El Gobierno de Pedro Sánchez navega surcando todos los mediterráneos. El BOE, durante el sanchismo, huele siempre más a descubrimiento que a tinta, a conquista épica contra al mal en cada aurora, a mañana nueva e intacta, al aire prístino que jamás respiró antes un ser humano. Todo empieza con Sánchez. Se puede recordar que el PSOE siempre ha estado del lado bueno de la Historia –no es así– pero invariablemente para referirse al luminoso presente petrista. La escala evolutiva nos ha llevado del trilobite a la especia humana; el PSOE empezó como una utopía en algunas tabernas y linotipias madrileñas y ha culminado en Superman conquistando Estados Unidos para España.

Entre las novedades más flamantes está la inminente ley de Memoria Histórica y Democrática que supuestamente viene a completar y mejorar la normativa que sacó adelante el Gobierno de José Luis Rodríguez Zapatero en 2007 y ha tenido poco recorrido práctico.
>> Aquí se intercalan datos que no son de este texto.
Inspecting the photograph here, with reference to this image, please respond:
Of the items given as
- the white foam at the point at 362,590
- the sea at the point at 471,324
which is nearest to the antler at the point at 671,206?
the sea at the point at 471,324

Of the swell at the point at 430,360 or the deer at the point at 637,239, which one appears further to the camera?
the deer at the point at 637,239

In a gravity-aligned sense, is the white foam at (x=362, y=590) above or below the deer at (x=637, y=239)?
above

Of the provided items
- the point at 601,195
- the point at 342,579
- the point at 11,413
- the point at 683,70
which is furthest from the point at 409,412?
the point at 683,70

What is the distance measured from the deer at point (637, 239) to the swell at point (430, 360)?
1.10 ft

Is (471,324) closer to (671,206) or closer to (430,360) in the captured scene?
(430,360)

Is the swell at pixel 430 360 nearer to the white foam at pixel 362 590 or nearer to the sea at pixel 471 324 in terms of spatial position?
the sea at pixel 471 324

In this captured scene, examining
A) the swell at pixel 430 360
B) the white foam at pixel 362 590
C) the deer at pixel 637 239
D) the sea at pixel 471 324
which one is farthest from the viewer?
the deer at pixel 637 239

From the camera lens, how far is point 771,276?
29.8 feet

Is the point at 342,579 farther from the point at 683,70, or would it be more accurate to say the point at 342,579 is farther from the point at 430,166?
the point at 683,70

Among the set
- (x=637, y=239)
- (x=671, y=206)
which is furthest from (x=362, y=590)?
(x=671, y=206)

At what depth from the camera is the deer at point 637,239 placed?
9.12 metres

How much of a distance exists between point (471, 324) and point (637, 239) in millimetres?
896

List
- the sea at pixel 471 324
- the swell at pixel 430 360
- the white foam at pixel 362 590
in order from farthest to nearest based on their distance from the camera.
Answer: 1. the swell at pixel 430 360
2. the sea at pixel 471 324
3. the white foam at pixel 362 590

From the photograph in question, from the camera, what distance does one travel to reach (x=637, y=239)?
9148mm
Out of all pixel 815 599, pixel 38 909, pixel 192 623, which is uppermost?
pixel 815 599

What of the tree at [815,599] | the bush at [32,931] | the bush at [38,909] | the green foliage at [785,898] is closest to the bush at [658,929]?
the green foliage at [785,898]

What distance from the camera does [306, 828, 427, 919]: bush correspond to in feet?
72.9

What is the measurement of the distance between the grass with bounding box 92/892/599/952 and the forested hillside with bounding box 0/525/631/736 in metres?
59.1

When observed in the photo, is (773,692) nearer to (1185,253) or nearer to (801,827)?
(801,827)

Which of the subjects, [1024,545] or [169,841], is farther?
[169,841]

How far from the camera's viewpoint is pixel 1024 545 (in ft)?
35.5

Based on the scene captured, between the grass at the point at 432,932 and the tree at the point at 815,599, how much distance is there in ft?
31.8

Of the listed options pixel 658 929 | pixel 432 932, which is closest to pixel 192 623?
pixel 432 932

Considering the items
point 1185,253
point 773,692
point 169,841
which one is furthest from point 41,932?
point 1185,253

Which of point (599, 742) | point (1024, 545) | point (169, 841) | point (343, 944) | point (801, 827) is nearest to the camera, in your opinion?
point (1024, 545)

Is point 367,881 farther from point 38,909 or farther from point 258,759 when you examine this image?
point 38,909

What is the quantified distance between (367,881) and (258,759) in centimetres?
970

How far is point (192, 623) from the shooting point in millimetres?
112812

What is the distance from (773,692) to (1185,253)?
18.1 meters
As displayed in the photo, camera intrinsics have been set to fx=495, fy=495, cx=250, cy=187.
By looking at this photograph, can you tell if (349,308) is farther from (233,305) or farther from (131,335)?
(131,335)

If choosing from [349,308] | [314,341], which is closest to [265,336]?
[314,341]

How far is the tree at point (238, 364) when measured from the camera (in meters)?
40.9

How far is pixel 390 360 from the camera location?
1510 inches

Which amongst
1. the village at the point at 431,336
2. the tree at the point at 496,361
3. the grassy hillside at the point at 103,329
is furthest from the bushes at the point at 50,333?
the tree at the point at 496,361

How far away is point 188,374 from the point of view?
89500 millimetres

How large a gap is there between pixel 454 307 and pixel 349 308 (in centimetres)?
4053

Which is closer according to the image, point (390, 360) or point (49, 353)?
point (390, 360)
De nuevo hay que soportar con paciencia benedictina a diputados y diputadas que nos explican en lo que consistió la Guerra Civil, que afirman que nadie ha condenado nunca nada, o insisten en que las víctimas –se entiende, las víctimas causadas por el bando franquista– no han sido reparadas. La reacción de la élite política española, ciertamente, ha sido lenta e insuficiente, pero en absoluto despreciable, y el mejor resumen valorativo de la misma sigue estando en el libro Políticas de la memoria y memorias de la política, de la profesora Paloma Aguilar Fernández. Por encima de redundancias y monsergas, el nuevo texto legal ya remitido a las Cortes tiene dos puntos importantes: establece la responsabilidad del Estado en la investigación, localización y excavación de las fosas comunes a través de un plan estatal de exhumaciones financiado públicamente y la dureza (necesaria) que se podrá emplear para que ningún archivo con material sensible sobre la dictadura franquista pueda ser hurtado a los investigadores. Mucha documentación ha desaparecido ya. La Fundación Francisco Franco dispone de un archivo que solo ha dejado consular a fascistas de su entera confianza. En 1976, Rodolfo Martín Villa, ministro de Gobernación en el primer gobierno de Adolfo Suárez, cursó una orden a los gobernadores civiles para que se destruyeran con la máxima diligencia todos los archivos del Movimiento. Y así se hizo.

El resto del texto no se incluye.